The number given him proved to be that on a narrow doorway between two shops.  A piece of paper was stuck on the woodwork beside the ’bells on which was written, “Please Walk Up,” so that we obeyed.
On the first floor the doors seemed fairly well painted, and on several of them were visiting cards in little brass slots.  But as we went higher the place grew dingier, and less cared-for.
“Nice sort of a house to bring anyone to,” said Mrs. Walker bitterly.  “You never know who might walk out of one of those doors.  It’s like a film I saw, only worse.”
We reached a door on which there was a soiled piece of pink writing paper with the name “Miss Estelle Smythe” scribbled over it.  Stute tapped.
Mrs. Walker beside me was breathing heavily either from excitement or the effort of climbing the stairs.  But at first no sound came front within, and Stute tapped harder.
“Wait a minute, can’t you?”  It was a shrill feminine voice, loud and irritable.
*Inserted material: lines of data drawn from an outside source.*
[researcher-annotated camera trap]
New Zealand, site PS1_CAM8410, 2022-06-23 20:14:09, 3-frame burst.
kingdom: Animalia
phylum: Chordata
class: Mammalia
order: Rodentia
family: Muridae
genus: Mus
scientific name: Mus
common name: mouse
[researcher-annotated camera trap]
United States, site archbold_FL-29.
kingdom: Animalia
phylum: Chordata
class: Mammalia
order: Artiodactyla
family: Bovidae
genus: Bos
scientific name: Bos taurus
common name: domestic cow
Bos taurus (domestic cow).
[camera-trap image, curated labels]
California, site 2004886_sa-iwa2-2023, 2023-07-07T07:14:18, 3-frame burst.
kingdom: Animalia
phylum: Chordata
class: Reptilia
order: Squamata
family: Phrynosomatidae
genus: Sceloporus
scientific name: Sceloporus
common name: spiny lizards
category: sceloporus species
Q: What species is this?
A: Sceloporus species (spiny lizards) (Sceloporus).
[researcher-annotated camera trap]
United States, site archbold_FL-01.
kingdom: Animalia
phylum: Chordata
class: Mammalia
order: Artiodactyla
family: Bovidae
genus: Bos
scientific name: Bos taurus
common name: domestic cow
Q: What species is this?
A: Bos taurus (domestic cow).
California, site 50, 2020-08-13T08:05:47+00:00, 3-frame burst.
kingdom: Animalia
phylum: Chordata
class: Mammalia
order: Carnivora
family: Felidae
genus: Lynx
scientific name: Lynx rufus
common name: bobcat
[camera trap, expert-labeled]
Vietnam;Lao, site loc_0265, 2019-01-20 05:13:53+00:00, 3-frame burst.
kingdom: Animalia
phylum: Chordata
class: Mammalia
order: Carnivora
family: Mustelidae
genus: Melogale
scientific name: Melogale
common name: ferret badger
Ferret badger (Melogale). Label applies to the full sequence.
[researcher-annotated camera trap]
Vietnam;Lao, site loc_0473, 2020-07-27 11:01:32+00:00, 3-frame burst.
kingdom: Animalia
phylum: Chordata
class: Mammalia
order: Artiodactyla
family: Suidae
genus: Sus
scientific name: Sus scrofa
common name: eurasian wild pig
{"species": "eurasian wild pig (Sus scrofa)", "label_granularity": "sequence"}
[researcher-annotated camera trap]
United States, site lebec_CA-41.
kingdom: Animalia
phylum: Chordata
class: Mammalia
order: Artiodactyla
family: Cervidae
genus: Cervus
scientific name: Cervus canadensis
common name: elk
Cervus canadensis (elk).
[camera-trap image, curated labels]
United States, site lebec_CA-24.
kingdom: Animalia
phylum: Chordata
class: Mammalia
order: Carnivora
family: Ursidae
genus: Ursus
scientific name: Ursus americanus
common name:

“Is it?” I whispered to Mrs. Walker.
“Shshsh!” she returned, her ear pressed forward, and her eyes blinking.
At last the door was opened, and I caught a glimpse of a girl with tousled hair, dressed in a kimono.
“What on earth  . . .” she began, then, seeing Mrs. Walker, she gave a cry of indignation and horror, and tried to shut the door.
But Stute had pushed his foot forward.  The girl shouted something.  “Go away!” I think it was.
Then Mrs. Walker, nodding excitedly, exclaimed, “That’s her!” with more emphasis than grammatical precision, and we all surged forward into the room.